Captioned web images:

--- START ---

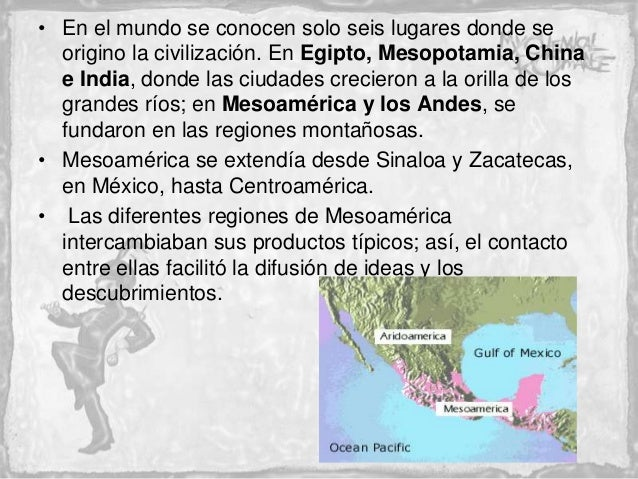 • En el mundo se conocen solo seis lugares donde se  origino la civilización. En Egipto, Mesopotamia, China  e India, dond...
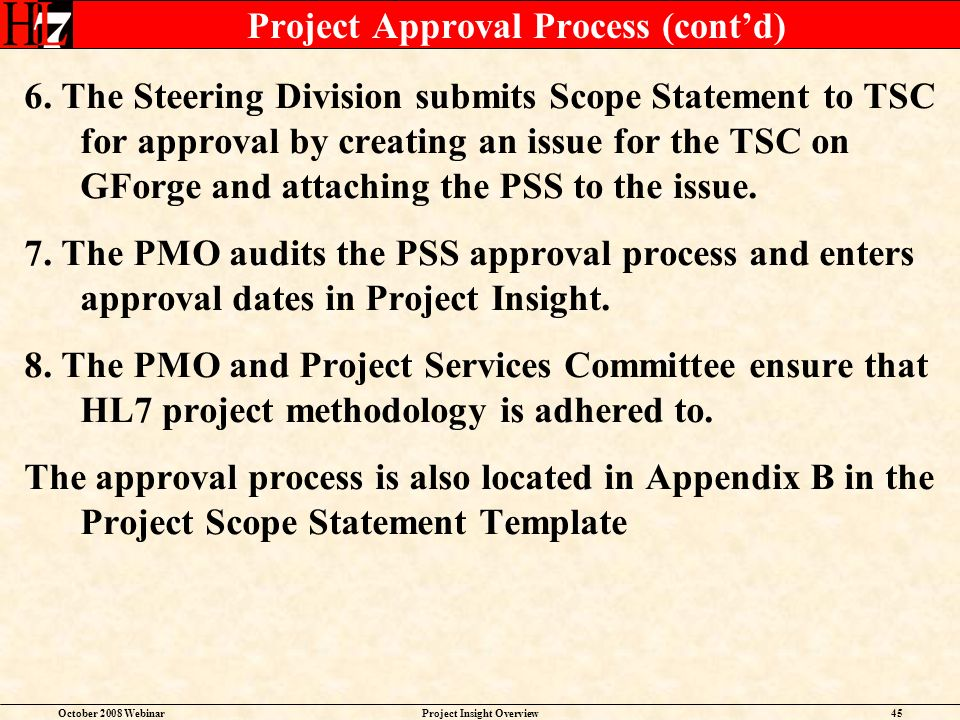 October 2008 WebinarProject Insight Overview45 Project Approval Process (contd) 6. The Steering Division submits Scope Statement to TSC for approval b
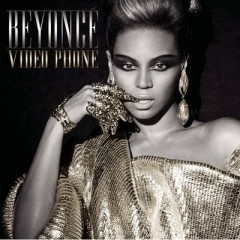 Video Phone - Beyonce Knowles feat. Lady Gaga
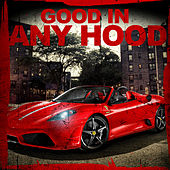 Play & Download Good In Any Hood 2.0 by Dj Hotday | Napster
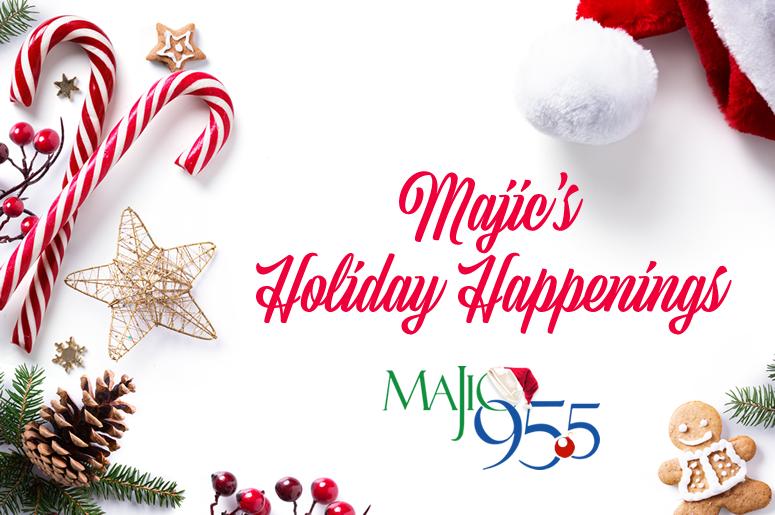 Holiday Happenings - Majic 95.5 Austin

--- END ---

◆ PROBLEM STATEMENT:
Please give the entries again word for word, without any pictures.

◆ ANSWER TO THE PROBLEM:
 • En el mundo se conocen solo seis lugares donde se  origino la civilización. En Egipto, Mesopotamia, China  e India, dond...
 October 2008 WebinarProject Insight Overview45 Project Approval Process (contd) 6. The Steering Division submits Scope Statement to TSC for approval b
 Video Phone - Beyonce Knowles feat. Lady Gaga
 Play & Download Good In Any Hood 2.0 by Dj Hotday | Napster
 Holiday Happenings - Majic 95.5 Austin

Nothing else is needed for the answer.